The x data is the image information – 60,000 images of 28 x 28 pixels size in the training set. The
images are grayscale (i.e black and white) with maximum values, specifying the intensity of whites,
of 255. The x data will need to be scaled so that it resides between 0 and 1, as this improves training
efficiency. The y data is the matching image labels – signifying what digit is displayed in the image.
This will need to be transformed to “one hot” format.

In [0]:
# Extract the training data in batches of samples
def get_batch(x_data, y_data, batch_size):
  idxs = np.random.randint(0, len(y_data), batch_size)
  return x_data[idxs, :, :], y_data[idxs]

In [0]:
# Python optimisation variables
learning_rate = 0.5
epochs = 50
batch_size = 100

In [0]:
# Declare the training data placeholders
x = tf.placeholder(tf.float32, [None, 28, 28])
# Reshape input x - for 28x28 pixels = 274
x_rs = tf.reshape(x, [-1, 784])
# Scale the input data (maximum is 1.0, minimum is 0.0)
x_sc = tf.div(x_rs, 255.0)
# Declare the output data placeholder - 10 digits
y = tf.placeholder(tf.int64, [None, 1])
# Convert the y data to one hot values
y_one_hot = tf.reshape(tf.one_hot(y, 10), [-1, 10])

In [0]:
# Declare the weights connecting the input to the hidden layer
W1 = tf.Variable(tf.random_normal([784, 300], stddev=0.03), name='W1')
b1 = tf.Variable(tf.random_normal([300]), name='b1')

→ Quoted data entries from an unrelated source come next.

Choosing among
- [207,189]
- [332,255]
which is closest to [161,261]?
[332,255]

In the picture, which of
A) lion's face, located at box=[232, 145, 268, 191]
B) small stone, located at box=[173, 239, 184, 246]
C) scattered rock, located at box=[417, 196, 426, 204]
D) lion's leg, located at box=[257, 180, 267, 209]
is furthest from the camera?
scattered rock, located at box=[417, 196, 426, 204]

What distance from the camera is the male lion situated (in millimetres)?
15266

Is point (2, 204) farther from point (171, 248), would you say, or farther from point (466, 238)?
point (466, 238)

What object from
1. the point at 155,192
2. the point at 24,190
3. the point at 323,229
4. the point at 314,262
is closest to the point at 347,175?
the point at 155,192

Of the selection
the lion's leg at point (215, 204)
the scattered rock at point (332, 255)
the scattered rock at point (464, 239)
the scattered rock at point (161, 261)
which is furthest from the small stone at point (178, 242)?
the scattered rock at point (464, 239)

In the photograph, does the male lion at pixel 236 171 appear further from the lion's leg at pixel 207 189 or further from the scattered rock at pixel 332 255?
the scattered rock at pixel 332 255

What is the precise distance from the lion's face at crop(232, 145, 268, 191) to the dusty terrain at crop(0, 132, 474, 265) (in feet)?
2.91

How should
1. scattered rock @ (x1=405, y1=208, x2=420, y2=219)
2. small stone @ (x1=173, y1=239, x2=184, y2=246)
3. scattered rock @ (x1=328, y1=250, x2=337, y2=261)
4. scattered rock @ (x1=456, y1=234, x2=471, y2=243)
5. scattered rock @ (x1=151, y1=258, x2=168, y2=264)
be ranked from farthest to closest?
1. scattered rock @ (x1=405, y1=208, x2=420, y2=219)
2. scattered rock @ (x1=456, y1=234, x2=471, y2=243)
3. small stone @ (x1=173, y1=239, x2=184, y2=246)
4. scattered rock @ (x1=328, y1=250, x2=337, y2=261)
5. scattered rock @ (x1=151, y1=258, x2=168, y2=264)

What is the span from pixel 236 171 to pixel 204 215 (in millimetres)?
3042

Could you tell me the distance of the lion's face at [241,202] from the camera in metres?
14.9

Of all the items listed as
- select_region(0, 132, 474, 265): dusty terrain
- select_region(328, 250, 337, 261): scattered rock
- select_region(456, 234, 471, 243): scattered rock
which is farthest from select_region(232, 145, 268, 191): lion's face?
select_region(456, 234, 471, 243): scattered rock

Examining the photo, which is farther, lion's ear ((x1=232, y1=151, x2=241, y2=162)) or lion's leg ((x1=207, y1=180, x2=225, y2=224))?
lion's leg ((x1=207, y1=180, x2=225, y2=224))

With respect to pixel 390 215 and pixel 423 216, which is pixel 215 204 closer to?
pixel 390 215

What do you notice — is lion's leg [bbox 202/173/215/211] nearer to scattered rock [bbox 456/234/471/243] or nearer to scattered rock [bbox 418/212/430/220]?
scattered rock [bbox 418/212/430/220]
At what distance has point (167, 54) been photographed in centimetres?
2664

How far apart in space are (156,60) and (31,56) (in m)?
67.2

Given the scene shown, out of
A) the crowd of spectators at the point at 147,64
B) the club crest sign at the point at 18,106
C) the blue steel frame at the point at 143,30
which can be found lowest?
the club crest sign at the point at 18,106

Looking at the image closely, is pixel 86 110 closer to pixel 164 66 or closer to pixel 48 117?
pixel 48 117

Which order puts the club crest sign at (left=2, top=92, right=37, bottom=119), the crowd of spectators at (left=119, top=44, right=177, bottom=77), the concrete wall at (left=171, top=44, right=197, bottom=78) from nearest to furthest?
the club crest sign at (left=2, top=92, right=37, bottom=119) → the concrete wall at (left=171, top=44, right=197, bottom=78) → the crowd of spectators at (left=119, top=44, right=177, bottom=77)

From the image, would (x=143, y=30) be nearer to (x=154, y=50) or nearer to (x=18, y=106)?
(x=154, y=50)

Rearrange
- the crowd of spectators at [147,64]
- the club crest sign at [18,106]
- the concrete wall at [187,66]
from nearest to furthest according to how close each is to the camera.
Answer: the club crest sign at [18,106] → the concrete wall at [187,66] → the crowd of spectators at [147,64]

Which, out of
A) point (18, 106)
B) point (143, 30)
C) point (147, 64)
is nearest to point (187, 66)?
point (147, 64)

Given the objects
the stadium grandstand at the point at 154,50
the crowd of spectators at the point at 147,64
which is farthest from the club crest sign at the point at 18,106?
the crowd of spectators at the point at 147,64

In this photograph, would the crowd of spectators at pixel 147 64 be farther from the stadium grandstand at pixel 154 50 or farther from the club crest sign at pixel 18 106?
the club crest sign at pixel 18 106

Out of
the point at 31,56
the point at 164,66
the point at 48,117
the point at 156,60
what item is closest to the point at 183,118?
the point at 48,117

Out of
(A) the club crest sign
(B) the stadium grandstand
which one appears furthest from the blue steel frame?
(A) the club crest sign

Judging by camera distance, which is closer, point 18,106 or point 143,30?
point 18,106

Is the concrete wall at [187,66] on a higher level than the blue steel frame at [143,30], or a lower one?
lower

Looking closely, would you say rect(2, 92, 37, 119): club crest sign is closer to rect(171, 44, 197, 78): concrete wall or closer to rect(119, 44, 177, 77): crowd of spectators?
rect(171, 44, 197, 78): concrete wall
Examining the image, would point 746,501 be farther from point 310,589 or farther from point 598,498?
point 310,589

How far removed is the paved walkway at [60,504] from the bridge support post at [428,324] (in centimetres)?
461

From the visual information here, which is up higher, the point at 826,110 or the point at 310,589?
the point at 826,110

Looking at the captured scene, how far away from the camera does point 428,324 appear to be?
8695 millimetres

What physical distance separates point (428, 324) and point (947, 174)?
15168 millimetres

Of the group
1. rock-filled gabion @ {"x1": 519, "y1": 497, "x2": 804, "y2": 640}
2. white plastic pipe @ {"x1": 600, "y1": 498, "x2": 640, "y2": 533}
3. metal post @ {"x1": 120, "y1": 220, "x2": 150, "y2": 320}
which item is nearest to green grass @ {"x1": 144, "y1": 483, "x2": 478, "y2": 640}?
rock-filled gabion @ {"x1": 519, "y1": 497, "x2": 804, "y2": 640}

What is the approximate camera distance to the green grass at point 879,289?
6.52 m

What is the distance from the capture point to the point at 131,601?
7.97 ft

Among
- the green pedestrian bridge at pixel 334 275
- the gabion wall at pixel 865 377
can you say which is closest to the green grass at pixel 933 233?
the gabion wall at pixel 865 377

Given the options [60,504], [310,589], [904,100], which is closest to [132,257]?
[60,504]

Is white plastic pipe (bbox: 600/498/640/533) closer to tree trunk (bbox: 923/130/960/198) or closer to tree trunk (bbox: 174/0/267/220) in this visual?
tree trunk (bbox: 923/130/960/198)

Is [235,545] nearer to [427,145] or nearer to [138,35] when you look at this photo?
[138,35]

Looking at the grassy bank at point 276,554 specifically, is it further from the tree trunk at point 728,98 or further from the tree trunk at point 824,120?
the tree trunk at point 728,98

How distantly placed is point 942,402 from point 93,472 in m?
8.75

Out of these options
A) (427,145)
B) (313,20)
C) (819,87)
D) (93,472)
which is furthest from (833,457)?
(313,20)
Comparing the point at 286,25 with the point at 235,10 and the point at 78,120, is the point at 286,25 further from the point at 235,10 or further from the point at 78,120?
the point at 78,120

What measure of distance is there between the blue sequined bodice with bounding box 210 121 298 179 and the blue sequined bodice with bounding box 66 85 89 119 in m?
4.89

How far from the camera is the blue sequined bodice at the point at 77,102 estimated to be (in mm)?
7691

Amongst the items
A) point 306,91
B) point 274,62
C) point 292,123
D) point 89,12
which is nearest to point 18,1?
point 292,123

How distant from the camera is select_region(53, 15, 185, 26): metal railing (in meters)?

# Declare the weights connecting the hidden layer to the output layer
W2 = tf.Variable(tf.random_normal([300, 10], stddev=0.03), name='W2')
b2 = tf.Variable(tf.random_normal([10]), name='b2')

In [0]:
# Calculate the output of hidden layer
hidden_out = tf.add(tf.matmul(x_sc, W1), b1)
hidden_out = tf.nn.relu(hidden_out)

# Calculate the hidden layer out - no activation function applied
logits = tf.add(tf.matmul(hidden_out, W2), b2)

In [0]:
# Define the cost function which we are going to train the model on
cross_entropy = tf.reduce_mean(tf.nn.softmax_cross_entropy_with_logits_v2(labels=y_one_hot, logits=logits))

In [0]:
# Add an optimiser
optimiser = tf.train.GradientDescentOptimizer(learning_rate=learning_rate).minimize(cross_entropy)

In [0]:
# Finally setup the initialisation operator
init_op = tf.global_variables_initializer()

In [0]:
# Define an accuracy assesment operation
correct_prediction = tf.equal(tf.argmax(y_one_hot, 1), tf.argmax(logits, 1))
accuracy = tf.reduce_mean(tf.cast(correct_prediction, tf.float32))

###Train the network

In [0]:
# Start the session
with tf.Session() as sess:
  # initialise the variables
  sess.run(init_op)
  total_batch = int(len(y_train)/batch_size)
  for epoch in range(epochs):
    avg_cost = 0
    for i in range(total_batch):
      batch_x, batch_y = get_batch(x_train, y_train, batch_size=batch_size)
      _,c = sess.run([optimiser, cross_entropy], feed_dict={x:batch_x, y:batch_y.reshape(-1,1)})
      avg_cost += c/total_batch
      acc = sess.run(accuracy, feed_dict={x:x_test, y:y_test.reshape(-1,1)})
    print("Epoch: {}, cost={:.3}, test set accuracy={:.3f}%".format(epoch+1, avg_cost, acc*100))
  print("\nTraining complete!")